An early fine start soon turned to rain which persisted until very early afternoon. I had to nip to North Walsham before 1pm and as I drove through East Ruston the last few raindrops were falling as the cloud gave way to blue skies. A Sparrowhawk was wasting no time as he spiralled upwards over Mown Fen. Approaching North Walsham, the thought of 'there ought to be Buzzards up today' coincided with the sighting of a large bird high over the south-east of the town, and a Common Buzzard is what it proved to be. The homeward journey was interrupted at Witton by two more, circling in the warm sunshine, and I saw another, precariously perched in a twiggy treetop, at East Ruston allotment as I stooped to see if anything was on the open water there. Aside from the Buzzard, a Chiffchaff was in song and an unseen Cettis Warbler gave a megaphonic blast from the denser waterside scrub.
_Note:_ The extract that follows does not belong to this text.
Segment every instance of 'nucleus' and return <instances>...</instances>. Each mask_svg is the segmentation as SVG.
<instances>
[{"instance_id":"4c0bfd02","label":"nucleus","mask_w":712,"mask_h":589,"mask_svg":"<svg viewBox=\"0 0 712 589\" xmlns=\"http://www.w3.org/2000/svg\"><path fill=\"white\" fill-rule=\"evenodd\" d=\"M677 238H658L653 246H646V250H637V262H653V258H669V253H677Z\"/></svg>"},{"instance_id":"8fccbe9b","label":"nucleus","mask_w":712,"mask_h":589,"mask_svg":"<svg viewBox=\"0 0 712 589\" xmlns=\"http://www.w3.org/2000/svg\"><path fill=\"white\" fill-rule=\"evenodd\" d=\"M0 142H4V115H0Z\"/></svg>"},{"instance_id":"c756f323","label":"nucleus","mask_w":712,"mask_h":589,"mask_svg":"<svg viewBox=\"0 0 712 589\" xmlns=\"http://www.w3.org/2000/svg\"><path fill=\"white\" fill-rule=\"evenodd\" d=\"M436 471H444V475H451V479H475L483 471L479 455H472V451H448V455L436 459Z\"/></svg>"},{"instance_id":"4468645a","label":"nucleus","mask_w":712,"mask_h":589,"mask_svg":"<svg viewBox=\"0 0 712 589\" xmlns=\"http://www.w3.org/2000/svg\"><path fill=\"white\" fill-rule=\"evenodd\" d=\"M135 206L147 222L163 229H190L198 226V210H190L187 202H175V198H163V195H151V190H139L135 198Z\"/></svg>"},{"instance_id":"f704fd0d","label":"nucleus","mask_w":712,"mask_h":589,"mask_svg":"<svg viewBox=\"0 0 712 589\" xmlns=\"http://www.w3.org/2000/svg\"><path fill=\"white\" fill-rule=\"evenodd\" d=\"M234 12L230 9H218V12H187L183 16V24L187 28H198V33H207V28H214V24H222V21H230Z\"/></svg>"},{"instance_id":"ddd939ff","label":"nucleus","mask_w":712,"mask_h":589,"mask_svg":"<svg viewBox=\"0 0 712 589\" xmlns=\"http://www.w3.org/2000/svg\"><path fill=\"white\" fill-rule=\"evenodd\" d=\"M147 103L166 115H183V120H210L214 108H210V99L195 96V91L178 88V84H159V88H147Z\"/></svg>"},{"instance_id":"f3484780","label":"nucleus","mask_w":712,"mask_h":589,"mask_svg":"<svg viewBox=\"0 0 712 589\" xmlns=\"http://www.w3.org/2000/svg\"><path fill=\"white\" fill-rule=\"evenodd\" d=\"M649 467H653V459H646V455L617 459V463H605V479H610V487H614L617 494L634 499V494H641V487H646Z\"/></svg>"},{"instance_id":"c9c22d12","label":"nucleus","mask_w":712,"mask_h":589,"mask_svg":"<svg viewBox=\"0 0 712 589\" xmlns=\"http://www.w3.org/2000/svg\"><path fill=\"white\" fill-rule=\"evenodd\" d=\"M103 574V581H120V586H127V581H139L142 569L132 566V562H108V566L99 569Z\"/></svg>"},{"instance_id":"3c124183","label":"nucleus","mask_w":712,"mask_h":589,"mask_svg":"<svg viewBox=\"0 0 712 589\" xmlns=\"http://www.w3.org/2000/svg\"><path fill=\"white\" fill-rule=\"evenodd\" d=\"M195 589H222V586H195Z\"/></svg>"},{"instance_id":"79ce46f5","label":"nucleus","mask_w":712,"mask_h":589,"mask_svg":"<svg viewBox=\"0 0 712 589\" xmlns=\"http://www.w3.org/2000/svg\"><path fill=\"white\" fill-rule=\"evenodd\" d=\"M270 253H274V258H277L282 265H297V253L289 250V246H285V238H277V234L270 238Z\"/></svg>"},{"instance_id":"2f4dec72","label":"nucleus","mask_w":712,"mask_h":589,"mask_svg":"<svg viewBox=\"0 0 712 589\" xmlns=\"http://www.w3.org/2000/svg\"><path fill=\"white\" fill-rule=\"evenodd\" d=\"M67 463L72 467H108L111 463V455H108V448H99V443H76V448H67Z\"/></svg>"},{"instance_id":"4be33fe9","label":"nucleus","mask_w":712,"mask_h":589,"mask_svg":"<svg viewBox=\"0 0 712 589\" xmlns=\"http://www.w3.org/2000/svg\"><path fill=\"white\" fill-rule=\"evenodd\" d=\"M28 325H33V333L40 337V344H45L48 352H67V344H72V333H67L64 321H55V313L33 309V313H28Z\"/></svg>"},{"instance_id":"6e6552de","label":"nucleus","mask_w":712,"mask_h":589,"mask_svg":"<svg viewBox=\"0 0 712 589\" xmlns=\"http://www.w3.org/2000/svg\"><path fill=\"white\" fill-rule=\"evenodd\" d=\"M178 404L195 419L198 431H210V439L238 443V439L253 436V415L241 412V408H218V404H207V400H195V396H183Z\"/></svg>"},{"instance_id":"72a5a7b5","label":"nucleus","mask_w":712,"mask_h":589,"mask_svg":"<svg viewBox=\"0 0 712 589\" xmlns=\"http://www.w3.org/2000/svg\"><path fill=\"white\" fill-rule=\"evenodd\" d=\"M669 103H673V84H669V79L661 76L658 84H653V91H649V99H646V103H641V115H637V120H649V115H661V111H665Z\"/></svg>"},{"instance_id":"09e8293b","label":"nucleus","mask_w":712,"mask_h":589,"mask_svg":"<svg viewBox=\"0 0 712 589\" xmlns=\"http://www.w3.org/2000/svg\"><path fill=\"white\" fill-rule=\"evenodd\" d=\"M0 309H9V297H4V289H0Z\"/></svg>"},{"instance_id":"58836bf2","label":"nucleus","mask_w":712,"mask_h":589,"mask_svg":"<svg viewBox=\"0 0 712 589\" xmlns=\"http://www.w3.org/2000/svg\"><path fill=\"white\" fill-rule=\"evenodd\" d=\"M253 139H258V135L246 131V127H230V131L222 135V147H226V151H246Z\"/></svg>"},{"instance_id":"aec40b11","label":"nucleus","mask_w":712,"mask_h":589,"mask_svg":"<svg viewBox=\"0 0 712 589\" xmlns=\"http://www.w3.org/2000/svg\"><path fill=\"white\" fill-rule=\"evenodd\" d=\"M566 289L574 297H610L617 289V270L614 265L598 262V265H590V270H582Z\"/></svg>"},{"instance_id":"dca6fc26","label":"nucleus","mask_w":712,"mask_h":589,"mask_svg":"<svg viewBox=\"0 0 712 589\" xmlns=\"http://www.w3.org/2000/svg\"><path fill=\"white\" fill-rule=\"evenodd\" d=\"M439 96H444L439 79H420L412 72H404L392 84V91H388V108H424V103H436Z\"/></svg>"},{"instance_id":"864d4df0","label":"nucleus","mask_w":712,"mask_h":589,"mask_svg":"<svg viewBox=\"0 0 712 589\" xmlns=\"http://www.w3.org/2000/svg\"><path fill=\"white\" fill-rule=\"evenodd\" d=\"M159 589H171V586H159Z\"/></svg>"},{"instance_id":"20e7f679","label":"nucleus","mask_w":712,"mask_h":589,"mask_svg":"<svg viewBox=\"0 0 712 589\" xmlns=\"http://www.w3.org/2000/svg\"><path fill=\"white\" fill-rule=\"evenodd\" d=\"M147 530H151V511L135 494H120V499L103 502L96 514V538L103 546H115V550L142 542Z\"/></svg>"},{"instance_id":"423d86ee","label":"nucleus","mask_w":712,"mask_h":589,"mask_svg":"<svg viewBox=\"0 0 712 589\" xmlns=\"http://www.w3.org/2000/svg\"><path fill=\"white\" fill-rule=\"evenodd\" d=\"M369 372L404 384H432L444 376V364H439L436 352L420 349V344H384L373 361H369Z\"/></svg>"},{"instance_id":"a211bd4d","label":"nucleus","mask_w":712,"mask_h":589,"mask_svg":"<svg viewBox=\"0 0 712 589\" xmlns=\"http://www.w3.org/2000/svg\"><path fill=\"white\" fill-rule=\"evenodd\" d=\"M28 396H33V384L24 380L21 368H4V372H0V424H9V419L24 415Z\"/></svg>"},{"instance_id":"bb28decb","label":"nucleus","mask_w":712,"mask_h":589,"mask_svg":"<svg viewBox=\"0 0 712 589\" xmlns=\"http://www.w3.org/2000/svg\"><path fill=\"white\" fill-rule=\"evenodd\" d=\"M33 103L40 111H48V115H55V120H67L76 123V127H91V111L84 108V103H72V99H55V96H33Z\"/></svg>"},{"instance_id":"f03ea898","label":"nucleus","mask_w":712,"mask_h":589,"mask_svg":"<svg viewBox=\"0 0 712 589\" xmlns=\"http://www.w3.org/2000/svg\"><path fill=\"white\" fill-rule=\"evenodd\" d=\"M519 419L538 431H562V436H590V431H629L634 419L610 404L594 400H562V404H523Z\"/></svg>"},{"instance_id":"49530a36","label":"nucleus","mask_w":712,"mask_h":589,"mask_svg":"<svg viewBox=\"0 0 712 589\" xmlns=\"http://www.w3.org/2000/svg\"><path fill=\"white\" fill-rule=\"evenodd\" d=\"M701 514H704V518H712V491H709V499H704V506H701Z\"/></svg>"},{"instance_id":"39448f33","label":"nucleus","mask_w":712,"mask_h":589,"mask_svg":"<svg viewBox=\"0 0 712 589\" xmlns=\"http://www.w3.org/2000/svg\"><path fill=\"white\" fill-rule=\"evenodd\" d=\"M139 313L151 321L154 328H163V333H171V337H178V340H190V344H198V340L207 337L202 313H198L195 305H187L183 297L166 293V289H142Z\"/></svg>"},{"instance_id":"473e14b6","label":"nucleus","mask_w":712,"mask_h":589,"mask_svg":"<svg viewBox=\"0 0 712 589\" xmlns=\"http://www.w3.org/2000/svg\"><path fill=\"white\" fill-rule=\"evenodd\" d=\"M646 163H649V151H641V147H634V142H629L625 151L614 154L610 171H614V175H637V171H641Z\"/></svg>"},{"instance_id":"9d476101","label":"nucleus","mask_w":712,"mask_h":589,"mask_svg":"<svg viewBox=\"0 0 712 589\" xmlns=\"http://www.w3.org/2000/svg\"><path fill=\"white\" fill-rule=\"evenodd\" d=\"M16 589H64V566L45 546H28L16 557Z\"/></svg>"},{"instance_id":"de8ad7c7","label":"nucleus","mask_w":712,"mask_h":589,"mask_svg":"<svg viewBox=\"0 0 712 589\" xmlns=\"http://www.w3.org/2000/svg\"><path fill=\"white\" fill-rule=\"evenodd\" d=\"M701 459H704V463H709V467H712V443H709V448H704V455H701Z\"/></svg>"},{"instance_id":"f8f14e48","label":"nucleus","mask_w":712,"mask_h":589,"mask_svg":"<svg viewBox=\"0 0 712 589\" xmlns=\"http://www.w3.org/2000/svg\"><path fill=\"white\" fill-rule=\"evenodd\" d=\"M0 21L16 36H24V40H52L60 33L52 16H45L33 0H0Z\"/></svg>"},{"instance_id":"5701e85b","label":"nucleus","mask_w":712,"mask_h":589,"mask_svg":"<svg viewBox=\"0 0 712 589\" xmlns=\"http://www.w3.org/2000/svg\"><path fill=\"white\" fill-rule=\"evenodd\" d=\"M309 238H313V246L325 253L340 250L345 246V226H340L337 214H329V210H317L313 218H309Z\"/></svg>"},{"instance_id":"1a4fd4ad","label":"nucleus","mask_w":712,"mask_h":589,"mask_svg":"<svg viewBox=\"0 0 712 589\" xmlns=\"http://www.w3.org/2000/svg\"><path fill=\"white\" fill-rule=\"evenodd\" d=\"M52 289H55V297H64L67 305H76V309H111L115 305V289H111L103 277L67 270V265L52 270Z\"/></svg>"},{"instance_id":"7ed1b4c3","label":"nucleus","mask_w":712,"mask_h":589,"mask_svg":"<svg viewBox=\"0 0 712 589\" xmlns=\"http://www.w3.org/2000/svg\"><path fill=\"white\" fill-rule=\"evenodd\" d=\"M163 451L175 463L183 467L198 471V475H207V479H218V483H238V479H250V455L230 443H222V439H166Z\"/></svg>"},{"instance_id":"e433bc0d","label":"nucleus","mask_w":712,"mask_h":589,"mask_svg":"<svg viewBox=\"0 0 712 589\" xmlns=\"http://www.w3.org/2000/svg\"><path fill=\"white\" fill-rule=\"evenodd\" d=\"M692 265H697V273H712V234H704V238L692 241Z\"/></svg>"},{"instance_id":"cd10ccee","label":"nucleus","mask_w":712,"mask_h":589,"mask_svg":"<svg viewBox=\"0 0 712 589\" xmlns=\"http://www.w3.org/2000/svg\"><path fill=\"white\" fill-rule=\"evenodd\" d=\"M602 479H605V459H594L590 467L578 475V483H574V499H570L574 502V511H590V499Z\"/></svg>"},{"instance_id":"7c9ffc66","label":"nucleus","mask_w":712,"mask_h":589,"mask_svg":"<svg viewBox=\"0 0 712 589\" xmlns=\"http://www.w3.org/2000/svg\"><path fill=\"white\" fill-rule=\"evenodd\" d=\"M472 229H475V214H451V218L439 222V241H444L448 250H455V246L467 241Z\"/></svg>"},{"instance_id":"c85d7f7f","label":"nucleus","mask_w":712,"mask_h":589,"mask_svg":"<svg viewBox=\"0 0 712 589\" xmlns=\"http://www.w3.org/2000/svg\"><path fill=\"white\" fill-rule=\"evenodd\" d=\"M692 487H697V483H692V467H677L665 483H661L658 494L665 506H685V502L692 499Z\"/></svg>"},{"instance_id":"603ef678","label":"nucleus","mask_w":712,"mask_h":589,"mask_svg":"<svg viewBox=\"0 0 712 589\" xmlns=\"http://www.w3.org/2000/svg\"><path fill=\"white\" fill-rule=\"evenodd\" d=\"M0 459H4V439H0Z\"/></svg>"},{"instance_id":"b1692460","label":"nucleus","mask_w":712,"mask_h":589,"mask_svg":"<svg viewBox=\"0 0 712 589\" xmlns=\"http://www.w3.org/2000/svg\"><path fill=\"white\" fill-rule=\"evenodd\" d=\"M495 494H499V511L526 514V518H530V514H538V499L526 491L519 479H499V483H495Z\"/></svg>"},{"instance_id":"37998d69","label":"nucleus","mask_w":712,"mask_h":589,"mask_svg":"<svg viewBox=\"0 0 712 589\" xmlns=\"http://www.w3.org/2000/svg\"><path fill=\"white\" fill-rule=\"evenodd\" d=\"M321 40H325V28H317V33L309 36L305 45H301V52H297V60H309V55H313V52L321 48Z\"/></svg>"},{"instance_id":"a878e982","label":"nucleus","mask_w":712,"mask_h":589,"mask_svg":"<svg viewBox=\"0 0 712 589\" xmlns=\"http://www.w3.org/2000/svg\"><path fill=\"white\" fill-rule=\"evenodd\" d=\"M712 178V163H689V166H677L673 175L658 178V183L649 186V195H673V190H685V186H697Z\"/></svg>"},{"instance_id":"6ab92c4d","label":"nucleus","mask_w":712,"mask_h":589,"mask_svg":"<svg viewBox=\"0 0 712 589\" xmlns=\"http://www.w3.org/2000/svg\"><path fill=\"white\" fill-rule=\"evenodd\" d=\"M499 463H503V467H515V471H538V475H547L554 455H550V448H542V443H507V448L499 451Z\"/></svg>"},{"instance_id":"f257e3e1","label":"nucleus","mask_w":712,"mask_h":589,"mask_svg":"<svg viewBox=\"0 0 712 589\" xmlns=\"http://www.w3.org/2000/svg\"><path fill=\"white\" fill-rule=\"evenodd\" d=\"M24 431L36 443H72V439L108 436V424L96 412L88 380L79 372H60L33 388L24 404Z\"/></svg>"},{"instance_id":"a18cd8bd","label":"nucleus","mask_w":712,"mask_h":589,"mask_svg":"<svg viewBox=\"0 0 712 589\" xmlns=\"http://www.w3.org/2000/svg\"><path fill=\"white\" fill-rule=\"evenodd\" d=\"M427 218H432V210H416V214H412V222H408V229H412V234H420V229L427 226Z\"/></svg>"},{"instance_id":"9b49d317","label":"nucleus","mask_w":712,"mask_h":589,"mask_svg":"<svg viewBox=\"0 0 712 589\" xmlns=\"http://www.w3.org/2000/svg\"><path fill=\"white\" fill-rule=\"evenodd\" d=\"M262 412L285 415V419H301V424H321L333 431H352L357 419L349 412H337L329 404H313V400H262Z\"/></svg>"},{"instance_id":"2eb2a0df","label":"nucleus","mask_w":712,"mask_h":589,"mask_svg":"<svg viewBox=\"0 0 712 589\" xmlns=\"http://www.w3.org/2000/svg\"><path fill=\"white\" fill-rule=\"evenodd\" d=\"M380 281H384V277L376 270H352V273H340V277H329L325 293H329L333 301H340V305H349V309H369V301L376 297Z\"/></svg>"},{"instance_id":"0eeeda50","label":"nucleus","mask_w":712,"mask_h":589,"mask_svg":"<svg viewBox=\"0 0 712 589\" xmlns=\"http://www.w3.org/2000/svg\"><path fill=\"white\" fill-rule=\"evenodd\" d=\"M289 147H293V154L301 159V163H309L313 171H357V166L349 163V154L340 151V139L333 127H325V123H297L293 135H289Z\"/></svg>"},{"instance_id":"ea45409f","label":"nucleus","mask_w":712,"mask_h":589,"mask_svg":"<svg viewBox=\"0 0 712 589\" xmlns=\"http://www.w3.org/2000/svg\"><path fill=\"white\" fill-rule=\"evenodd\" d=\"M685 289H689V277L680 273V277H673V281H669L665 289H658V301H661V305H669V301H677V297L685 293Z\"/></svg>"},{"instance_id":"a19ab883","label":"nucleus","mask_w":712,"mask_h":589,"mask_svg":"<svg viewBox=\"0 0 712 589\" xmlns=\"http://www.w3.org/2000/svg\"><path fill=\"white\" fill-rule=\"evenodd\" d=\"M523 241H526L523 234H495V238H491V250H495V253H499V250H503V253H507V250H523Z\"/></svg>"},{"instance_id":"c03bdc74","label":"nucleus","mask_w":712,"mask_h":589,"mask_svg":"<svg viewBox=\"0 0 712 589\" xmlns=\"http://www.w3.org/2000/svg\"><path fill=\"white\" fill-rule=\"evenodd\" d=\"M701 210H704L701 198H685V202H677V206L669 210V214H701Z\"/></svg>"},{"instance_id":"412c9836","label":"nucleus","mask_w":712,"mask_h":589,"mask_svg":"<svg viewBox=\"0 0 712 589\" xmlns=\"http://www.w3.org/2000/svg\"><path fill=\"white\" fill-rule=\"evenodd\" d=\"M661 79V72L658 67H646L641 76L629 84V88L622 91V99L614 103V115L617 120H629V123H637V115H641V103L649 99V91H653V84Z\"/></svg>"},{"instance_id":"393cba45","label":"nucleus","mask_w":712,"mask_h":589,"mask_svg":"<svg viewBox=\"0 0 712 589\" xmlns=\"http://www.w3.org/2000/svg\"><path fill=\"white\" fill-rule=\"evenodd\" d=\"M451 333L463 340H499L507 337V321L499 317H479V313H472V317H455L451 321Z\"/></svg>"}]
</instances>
I'd not walked Ossie this morning as we'd missed the early fine weather and I was hopeful for another fine spell later. Besides, it was my birthday, and it was nice to spend the morning with the family. Our walk was pretty uneventful, but a Grey Heron heading towards the coast was noteworthy. It may have been an outbound migrant, and as they are not all that regular in the parish, I focussed on it to watch it pass. I soon refocussed though, as also in view, but much more distant, was another Buzzard, circling high with a Carrion Crow, another Common for the day. Just to add the full stop and an underline to my earlier premonition, a mid afternoon trip into Stalham was interrupted as yet another Common Buzzard was watched circling low over Moat Farm Barns on the Happisburgh/Lessingham boundary.


April 2nd

A reasonably early morning circuit to the south-east of the village in a chilly westerly breeze turned up little of note, and migrant passage was very limited with three 'alba' Wagtails - Pied or White - heading north along the cliffs and single Meadow Pipit, a few Linnets and Starlings heading south. Offshore, a lone Dark-bellied Brent Goose passed west and a dozen or so Gannets were slowly milling southwards.